* [TASK INSTRUCTIONS]:
Locate the line bearing "Ankara-Sivas 2 saate iniyor" in the material below, then reproduce it and each following line up to and including the line bearing "Микрофон CANDC DC-C2 Pro черный".
◇ ◇ ◇ ◇ ◇ ◇ ◇
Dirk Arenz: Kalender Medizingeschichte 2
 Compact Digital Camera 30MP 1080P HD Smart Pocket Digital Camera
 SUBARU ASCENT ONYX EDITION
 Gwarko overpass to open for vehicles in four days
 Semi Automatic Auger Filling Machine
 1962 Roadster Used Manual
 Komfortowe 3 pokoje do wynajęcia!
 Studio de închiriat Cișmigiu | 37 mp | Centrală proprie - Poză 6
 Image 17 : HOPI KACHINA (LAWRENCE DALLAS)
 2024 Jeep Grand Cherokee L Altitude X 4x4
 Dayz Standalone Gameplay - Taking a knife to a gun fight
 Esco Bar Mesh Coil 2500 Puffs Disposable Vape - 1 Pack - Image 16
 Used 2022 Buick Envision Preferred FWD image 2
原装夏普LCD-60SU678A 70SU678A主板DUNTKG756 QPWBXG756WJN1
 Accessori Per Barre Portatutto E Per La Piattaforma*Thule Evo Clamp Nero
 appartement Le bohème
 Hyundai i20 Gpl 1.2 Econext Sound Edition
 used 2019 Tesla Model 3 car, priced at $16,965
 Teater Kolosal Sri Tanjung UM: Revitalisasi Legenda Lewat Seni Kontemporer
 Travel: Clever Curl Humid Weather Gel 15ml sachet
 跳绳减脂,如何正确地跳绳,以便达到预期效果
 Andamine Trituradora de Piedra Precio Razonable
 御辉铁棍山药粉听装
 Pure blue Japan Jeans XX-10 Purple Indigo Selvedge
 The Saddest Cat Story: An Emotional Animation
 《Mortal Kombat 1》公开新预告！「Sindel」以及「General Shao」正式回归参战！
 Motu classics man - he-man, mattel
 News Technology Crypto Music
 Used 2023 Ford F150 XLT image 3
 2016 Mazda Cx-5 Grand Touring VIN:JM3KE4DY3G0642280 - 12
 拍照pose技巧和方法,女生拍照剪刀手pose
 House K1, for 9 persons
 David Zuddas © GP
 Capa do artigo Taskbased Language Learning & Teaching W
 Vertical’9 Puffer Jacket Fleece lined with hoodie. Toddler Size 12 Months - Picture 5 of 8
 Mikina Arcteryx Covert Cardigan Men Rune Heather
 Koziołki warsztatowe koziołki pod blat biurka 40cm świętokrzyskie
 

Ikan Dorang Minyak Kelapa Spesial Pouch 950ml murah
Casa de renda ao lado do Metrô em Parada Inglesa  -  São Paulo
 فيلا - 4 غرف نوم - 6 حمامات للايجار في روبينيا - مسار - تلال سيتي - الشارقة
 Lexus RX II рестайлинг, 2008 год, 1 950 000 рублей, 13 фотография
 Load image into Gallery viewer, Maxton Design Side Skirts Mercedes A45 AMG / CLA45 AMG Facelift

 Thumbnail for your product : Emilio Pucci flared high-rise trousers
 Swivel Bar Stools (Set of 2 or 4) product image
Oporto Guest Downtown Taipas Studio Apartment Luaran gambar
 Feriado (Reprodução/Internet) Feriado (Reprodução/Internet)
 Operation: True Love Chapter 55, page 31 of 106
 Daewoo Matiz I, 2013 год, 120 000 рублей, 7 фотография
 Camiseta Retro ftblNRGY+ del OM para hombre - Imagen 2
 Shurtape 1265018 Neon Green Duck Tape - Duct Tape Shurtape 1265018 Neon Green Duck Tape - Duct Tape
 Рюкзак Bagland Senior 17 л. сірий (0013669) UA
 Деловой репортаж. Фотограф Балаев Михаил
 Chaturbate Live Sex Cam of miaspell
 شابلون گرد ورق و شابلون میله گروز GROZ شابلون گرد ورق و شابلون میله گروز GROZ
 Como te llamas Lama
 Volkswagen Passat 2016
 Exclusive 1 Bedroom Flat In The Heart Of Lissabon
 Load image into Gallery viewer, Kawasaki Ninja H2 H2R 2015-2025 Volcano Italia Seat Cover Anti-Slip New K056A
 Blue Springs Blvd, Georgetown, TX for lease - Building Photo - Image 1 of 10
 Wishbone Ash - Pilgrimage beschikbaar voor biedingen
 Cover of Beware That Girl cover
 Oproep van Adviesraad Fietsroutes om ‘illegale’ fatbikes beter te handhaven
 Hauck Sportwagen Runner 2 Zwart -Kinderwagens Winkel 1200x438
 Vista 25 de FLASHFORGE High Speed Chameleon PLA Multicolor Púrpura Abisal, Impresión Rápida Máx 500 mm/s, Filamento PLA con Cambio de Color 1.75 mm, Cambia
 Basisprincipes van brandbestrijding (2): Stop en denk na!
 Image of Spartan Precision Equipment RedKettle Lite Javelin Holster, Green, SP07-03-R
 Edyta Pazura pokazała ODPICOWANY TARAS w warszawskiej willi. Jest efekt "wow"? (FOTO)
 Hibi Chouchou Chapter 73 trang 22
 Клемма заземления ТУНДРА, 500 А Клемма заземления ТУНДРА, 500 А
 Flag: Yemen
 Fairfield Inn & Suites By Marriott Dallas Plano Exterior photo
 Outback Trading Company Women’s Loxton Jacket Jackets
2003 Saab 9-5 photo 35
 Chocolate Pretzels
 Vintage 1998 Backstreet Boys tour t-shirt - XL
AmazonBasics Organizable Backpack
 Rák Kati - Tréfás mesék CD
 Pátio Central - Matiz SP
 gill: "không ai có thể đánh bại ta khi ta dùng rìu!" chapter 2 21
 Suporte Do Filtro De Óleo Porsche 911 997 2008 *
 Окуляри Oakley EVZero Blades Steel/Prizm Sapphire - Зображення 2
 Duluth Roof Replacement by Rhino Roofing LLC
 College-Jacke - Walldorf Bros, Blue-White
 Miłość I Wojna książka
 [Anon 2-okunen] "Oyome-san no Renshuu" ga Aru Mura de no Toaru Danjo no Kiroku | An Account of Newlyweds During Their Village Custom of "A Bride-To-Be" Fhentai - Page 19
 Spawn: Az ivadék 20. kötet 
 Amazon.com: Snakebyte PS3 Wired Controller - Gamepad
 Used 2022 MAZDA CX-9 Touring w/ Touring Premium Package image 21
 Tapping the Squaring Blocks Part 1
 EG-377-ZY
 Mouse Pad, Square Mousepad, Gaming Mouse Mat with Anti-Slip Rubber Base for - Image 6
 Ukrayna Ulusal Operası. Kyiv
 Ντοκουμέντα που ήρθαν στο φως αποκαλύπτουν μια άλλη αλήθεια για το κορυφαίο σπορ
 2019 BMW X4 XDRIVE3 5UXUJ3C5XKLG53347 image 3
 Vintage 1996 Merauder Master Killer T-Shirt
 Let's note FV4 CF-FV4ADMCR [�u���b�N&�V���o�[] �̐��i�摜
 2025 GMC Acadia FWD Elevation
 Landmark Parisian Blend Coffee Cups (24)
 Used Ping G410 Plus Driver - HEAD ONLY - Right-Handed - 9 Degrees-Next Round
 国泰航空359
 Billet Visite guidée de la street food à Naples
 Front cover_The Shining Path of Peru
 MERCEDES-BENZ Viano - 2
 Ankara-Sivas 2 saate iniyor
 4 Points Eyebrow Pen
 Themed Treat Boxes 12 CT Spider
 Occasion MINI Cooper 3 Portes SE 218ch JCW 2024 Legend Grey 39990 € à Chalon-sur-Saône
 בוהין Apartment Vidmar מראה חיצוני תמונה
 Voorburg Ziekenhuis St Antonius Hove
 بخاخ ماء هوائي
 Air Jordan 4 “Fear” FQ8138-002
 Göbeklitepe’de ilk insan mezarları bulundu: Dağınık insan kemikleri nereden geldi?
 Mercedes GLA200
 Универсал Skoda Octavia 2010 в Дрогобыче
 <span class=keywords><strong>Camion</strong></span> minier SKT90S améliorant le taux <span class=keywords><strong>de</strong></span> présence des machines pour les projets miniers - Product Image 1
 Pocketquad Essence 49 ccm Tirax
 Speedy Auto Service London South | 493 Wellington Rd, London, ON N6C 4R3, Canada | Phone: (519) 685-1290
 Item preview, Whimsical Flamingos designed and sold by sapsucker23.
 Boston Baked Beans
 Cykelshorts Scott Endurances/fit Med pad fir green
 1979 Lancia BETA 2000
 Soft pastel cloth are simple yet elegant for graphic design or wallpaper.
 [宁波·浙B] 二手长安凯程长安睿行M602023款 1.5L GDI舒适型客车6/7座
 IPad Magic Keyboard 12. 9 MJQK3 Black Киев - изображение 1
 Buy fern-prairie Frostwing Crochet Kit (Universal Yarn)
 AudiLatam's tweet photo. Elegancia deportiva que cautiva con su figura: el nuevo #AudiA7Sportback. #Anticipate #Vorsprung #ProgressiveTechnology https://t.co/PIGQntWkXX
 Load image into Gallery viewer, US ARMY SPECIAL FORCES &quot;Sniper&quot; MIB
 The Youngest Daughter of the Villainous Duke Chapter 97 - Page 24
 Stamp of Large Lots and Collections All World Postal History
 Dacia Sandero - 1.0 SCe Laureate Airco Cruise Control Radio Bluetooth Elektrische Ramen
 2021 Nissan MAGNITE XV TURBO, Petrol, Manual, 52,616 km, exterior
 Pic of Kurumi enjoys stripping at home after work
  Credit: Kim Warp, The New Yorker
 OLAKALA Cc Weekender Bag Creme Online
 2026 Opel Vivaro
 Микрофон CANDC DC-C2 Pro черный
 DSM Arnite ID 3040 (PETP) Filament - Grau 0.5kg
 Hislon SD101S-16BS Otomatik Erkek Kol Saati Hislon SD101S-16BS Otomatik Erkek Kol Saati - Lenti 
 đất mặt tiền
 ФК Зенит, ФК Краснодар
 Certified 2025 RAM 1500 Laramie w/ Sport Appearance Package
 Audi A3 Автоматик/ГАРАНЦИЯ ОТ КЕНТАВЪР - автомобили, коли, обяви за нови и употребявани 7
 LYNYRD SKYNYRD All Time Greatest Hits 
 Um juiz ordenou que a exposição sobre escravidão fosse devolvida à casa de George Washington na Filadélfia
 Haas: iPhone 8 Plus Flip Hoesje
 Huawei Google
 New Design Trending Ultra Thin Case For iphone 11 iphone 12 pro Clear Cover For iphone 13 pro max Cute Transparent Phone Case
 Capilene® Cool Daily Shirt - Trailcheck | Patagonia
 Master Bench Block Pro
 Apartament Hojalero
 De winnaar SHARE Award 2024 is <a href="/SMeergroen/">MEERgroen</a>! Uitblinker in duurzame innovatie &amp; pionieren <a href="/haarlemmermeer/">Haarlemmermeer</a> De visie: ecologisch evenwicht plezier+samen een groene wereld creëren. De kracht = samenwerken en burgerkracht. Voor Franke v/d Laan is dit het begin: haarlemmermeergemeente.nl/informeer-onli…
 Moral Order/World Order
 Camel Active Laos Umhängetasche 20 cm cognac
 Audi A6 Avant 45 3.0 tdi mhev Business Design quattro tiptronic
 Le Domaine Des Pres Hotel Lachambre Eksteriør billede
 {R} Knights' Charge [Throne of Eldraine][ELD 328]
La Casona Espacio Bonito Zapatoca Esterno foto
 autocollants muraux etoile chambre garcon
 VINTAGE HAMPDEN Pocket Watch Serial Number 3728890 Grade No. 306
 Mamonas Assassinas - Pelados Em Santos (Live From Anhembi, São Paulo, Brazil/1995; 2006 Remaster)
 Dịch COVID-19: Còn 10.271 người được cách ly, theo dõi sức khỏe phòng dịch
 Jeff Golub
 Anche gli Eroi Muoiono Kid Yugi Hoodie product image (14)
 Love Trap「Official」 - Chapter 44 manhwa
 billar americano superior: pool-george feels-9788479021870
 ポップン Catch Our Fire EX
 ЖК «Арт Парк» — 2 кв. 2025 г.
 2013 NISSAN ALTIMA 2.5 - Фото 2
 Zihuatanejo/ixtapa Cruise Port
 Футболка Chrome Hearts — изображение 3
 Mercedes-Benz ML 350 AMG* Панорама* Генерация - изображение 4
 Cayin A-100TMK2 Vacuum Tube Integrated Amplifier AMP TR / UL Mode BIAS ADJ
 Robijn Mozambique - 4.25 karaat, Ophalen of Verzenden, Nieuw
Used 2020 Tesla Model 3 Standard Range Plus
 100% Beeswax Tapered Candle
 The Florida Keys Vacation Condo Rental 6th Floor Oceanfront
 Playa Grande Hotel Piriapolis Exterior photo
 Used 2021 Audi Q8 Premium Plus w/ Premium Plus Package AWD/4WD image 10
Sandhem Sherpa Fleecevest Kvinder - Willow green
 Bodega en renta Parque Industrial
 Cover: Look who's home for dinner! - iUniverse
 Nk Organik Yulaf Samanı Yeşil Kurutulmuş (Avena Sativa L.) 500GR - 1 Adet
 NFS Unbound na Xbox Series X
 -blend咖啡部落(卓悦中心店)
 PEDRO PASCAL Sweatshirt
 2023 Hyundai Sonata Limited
◇ ◇ ◇ ◇ ◇ ◇ ◇
* [REPLY]:
 Ankara-Sivas 2 saate iniyor
 4 Points Eyebrow Pen
 Themed Treat Boxes 12 CT Spider
 Occasion MINI Cooper 3 Portes SE 218ch JCW 2024 Legend Grey 39990 € à Chalon-sur-Saône
 בוהין Apartment Vidmar מראה חיצוני תמונה
 Voorburg Ziekenhuis St Antonius Hove
 بخاخ ماء هوائي
 Air Jordan 4 “Fear” FQ8138-002
 Göbeklitepe’de ilk insan mezarları bulundu: Dağınık insan kemikleri nereden geldi?
 Mercedes GLA200
 Универсал Skoda Octavia 2010 в Дрогобыче
 <span class=keywords><strong>Camion</strong></span> minier SKT90S améliorant le taux <span class=keywords><strong>de</strong></span> présence des machines pour les projets miniers - Product Image 1
 Pocketquad Essence 49 ccm Tirax
 Speedy Auto Service London South | 493 Wellington Rd, London, ON N6C 4R3, Canada | Phone: (519) 685-1290
 Item preview, Whimsical Flamingos designed and sold by sapsucker23.
 Boston Baked Beans
 Cykelshorts Scott Endurances/fit Med pad fir green
 1979 Lancia BETA 2000
 Soft pastel cloth are simple yet elegant for graphic design or wallpaper.
 [宁波·浙B] 二手长安凯程长安睿行M602023款 1.5L GDI舒适型客车6/7座
 IPad Magic Keyboard 12. 9 MJQK3 Black Киев - изображение 1
 Buy fern-prairie Frostwing Crochet Kit (Universal Yarn)
 AudiLatam's tweet photo. Elegancia deportiva que cautiva con su figura: el nuevo #AudiA7Sportback. #Anticipate #Vorsprung #ProgressiveTechnology https://t.co/PIGQntWkXX
 Load image into Gallery viewer, US ARMY SPECIAL FORCES &quot;Sniper&quot; MIB
 The Youngest Daughter of the Villainous Duke Chapter 97 - Page 24
 Stamp of Large Lots and Collections All World Postal History
 Dacia Sandero - 1.0 SCe Laureate Airco Cruise Control Radio Bluetooth Elektrische Ramen
 2021 Nissan MAGNITE XV TURBO, Petrol, Manual, 52,616 km, exterior
 Pic of Kurumi enjoys stripping at home after work
  Credit: Kim Warp, The New Yorker
 OLAKALA Cc Weekender Bag Creme Online
 2026 Opel Vivaro
 Микрофон CANDC DC-C2 Pro черный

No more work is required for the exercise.